Ketika keduanya telah berserah diri kepada ketentuan Allah SWT, Nabi Ibrahim membawa Ismail ke suatu tempat untuk melaksanakan perintah tersebut. Nabi Ismail dibaringkan dengan penuh keteguhan dan keikhlasan untuk disembelih.
Jamaah shalat Idul Adha hadâkumullâh,
Namun atas rahmat dan kuasa Allah SWT, penyembelihan itu tidak jadi dilakukan.

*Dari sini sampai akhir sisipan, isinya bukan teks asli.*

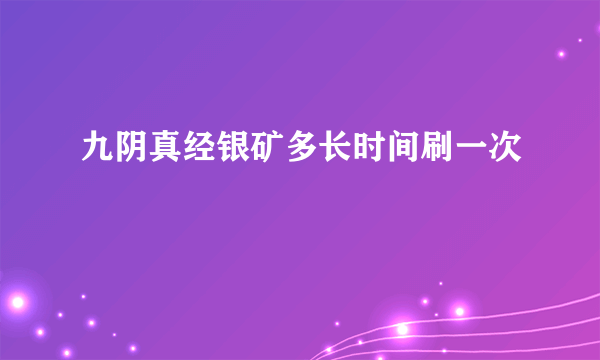 九阴真经银矿多长时间刷一次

Allah mengganti Nabi Ismail dengan seekor sembelihan yang besar sebagaimana firman-Nya:
إِنَّ هَذَا لَهُوَ الْبَلاءُ الْمُبِينُ (106) وَفَدَيْنَاهُ بِذِبْحٍ عَظِيمٍ (107) وَتَرَكْنَا عَلَيْهِ فِي الآخِرِينَ (108) سَلامٌ عَلَى إِبْرَاهِيمَ (109) كَذَلِكَ نَجْزِي الْمُحْسِنِينَ (110) إِنَّهُ مِنْ عِبَادِنَا الْمُؤْمِنِينَ
“Sesungguhnya ini benar-benar suatu ujian yang nyata. Dan Kami tebus anak itu dengan seekor sembelihan yang besar. Kami abadikan untuk Ibrahim itu (pujian yang baik) di kalangan orang-orang yang datang kemudian, (yaitu) ‘Kesejahteraan dilimpahkan atas Ibrahim’. Demikianlah Kami memberi balasan kepada orang-orang yang berbuat baik. Sesungguhnya ia termasuk hamba-hamba Kami yang beriman.”
Hadirin rahimakumullah,
Ibadah kurban yang dilakukan setiap tahun sejatinya mengandung banyak pelajaran hidup. Setidaknya ada tiga hikmah besar yang bisa dipetik dari peristiwa tersebut.
Pelajaran pertama adalah tentang totalitas ketaatan kepada Allah SWT. Nabi Ibrahim AS menunjukkan bahwa kecintaan kepada Allah harus berada di atas segalanya, termasuk kepada anak yang sangat dicintainya. Beliau mampu mengalahkan ego dan membuktikan ketulusan dalam menjalankan perintah Allah.
Sementara itu, Nabi Ismail AS memberikan teladan sebagai anak yang saleh, sabar, dan taat kepada kedua orang tua serta perintah Tuhannya. Sikap Nabi Ibrahim yang terlebih dahulu berdialog dengan putranya juga menjadi pelajaran penting bagi para orang tua agar mendidik anak dengan kelembutan, bukan paksaan.